Hablando así, sin rodeos, consigue desarmarme.

– No me caes ni bien ni mal -respondo, confiando en que esta actitud neutral resulte más convincente-. Vosotros me molestáis a mí, y yo os molesto a vosotros; eso forma parte de nuestro trabajo. Pero no me resultas más antipática que el resto de tus compañeros.

– Seguro qué te caigo peor -insiste, siempre riendo-. Con la excepción, quizá, de Sotirópulos.

La tía es muy lista, no se le escapa una.

– ¿Y por qué te resulto simpático? -pregunto para salir del aprieto.

– Porque aquí dentro eres el único con un poco de vista, aunque eso tampoco significa gran cosa. En el país de los ciegos, el tuerto es el rey. Sin embargo, en esta ocasión parece que no ves tres en un burro.

Abre la puerta y sale aprisa, para no darme la oportunidad de continuar la conversación.

Otra vez me deja con interrogantes. ¿Me toma el pelo, o tal vez sabe algo y me lo oculta? Si realmente sabe algo y lo revela más tarde, se me echarán todos encima. Fiscal, juez y director general de la policía, todos. Se me caerá el pelo. Si dispusiera de tiempo… pero eso siempre escasea. Guikas va a hacer su declaración dentro de un rato, mañana el fiscal recibirá el informe, pongamos que él tarda un par de días en remitirlo al juez de instrucción. A partir de ese momento el caso ya no estará en mis manos, y si estalla una bomba -y es entonces cuando podría estallar- cualquiera será capaz de recoger los trozos.

Levanto el auricular y ordeno a Sotiris, el subteniente, que acuda a mi despacho.

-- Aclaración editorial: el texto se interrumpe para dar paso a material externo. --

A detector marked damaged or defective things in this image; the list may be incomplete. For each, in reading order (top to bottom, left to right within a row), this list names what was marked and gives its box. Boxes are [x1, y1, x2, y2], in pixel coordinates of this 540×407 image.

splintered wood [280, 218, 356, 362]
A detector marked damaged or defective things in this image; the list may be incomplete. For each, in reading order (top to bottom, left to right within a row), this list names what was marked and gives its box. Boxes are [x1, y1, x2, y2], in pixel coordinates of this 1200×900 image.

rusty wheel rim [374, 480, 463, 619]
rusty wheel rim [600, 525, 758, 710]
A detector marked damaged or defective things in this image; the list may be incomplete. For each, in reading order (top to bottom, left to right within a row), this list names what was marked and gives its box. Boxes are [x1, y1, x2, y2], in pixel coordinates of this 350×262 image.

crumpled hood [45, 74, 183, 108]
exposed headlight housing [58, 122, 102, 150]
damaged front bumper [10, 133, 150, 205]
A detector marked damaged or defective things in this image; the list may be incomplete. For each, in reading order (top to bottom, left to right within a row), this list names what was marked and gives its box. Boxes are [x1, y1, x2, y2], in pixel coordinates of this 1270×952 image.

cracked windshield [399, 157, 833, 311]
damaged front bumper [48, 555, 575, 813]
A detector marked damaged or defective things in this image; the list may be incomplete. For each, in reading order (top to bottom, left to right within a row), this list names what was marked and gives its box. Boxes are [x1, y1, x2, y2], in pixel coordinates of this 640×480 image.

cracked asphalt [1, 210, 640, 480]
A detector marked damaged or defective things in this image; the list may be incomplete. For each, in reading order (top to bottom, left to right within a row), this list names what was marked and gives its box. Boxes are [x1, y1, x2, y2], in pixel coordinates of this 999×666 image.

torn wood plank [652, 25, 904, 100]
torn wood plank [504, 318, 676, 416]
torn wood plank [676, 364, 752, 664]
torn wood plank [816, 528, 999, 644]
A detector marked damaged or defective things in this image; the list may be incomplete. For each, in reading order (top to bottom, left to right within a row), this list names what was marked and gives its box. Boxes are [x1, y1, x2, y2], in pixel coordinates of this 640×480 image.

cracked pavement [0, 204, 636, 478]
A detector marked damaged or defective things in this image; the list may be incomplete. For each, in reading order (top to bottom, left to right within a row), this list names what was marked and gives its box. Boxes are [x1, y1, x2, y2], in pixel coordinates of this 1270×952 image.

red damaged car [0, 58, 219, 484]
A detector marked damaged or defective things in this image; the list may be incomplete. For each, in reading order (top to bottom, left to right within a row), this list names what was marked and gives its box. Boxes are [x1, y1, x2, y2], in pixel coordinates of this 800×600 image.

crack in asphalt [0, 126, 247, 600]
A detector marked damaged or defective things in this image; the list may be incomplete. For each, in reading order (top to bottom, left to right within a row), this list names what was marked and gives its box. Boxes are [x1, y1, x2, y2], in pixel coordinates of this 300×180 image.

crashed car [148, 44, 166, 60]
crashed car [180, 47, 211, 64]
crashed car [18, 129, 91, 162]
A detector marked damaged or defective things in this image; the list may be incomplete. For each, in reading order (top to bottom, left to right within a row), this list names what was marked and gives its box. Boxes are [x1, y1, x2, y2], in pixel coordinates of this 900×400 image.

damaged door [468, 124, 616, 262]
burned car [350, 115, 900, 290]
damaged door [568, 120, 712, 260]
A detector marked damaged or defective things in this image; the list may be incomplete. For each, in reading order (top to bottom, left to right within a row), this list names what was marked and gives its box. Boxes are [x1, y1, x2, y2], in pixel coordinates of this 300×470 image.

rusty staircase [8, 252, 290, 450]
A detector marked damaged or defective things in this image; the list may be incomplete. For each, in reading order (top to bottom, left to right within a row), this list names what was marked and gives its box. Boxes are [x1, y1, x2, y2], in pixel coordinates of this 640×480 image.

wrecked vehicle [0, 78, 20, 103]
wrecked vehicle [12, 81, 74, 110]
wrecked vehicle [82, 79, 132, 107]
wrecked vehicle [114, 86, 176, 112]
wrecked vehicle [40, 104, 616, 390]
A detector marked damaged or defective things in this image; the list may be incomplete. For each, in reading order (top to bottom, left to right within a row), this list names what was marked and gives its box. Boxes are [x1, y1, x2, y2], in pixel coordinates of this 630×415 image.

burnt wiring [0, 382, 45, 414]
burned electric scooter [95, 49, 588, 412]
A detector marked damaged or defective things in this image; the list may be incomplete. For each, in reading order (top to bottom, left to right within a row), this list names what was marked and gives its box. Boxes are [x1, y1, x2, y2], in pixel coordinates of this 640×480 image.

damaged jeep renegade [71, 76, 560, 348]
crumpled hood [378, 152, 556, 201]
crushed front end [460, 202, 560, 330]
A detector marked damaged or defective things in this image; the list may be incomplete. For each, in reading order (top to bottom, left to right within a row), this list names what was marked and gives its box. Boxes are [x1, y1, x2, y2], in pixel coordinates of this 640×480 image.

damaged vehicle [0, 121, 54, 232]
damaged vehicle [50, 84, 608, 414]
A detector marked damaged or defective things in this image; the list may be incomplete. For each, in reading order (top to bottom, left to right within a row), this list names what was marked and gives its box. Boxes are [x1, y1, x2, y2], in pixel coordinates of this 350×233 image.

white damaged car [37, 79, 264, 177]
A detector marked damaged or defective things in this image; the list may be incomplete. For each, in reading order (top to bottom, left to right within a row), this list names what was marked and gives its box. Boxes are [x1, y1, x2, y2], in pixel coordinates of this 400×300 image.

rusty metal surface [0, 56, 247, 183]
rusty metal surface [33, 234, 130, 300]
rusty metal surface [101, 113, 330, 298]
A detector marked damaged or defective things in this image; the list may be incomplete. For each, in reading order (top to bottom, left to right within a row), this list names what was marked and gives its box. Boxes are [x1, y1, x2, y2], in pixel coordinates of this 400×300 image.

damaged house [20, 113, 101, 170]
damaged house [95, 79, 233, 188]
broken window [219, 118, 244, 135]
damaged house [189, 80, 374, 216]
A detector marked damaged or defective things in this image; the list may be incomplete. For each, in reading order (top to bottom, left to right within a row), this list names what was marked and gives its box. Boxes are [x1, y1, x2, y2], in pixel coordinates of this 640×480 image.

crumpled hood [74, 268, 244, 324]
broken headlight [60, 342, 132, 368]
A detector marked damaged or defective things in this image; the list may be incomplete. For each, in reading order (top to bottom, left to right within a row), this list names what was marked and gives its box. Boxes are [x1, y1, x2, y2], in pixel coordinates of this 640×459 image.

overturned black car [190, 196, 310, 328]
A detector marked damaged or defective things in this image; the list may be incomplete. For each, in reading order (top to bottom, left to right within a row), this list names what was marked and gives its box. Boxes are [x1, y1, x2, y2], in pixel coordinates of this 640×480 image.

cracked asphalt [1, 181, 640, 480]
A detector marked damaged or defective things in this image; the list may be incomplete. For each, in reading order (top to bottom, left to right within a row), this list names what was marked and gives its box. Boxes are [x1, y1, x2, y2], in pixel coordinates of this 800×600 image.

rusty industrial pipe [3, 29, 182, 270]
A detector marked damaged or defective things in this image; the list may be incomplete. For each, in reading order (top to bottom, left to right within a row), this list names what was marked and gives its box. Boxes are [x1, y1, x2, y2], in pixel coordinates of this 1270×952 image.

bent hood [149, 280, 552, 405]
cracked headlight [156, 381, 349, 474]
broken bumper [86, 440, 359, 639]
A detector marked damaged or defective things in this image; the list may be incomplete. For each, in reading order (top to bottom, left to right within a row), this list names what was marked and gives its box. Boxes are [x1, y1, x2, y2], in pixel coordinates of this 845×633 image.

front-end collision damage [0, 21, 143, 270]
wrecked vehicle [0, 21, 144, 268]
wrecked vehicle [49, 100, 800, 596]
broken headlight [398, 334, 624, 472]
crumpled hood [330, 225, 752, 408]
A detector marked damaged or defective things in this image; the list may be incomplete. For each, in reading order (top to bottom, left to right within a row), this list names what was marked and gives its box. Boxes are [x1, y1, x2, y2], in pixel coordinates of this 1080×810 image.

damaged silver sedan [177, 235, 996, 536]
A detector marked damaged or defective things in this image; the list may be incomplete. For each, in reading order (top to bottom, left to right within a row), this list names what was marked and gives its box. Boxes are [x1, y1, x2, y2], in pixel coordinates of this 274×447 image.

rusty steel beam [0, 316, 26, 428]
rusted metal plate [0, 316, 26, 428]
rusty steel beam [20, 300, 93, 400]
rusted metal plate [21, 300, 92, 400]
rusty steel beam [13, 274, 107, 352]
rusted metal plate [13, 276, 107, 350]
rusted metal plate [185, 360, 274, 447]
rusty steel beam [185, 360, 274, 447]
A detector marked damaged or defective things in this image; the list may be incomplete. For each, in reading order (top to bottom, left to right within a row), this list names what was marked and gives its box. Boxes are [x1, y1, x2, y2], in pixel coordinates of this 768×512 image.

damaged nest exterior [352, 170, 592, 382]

Él realizó el registro en la chabola de los albaneses, tal vez encontró algo.

– Oye, Sotiris, cuando registramos la casa de los albaneses, ¿viste algún objeto infantil?

– ¿Infantil? ¿Cómo infantil? -pregunta desconcertado.

– Cualquier cosa. Desde baberos y sonajeros a ropita o juguetes.

Me mira como si estuviera hablando con un loco. Y con razón.

– No, no encontramos nada. -Piensa un poco y añade-: Excepto una caja de pañales.

– ¿Pañales? -grito, y me levanto de un salto.

– Sí, la usaban como armario. Dentro había azúcar, café y medio paquete de judías secas.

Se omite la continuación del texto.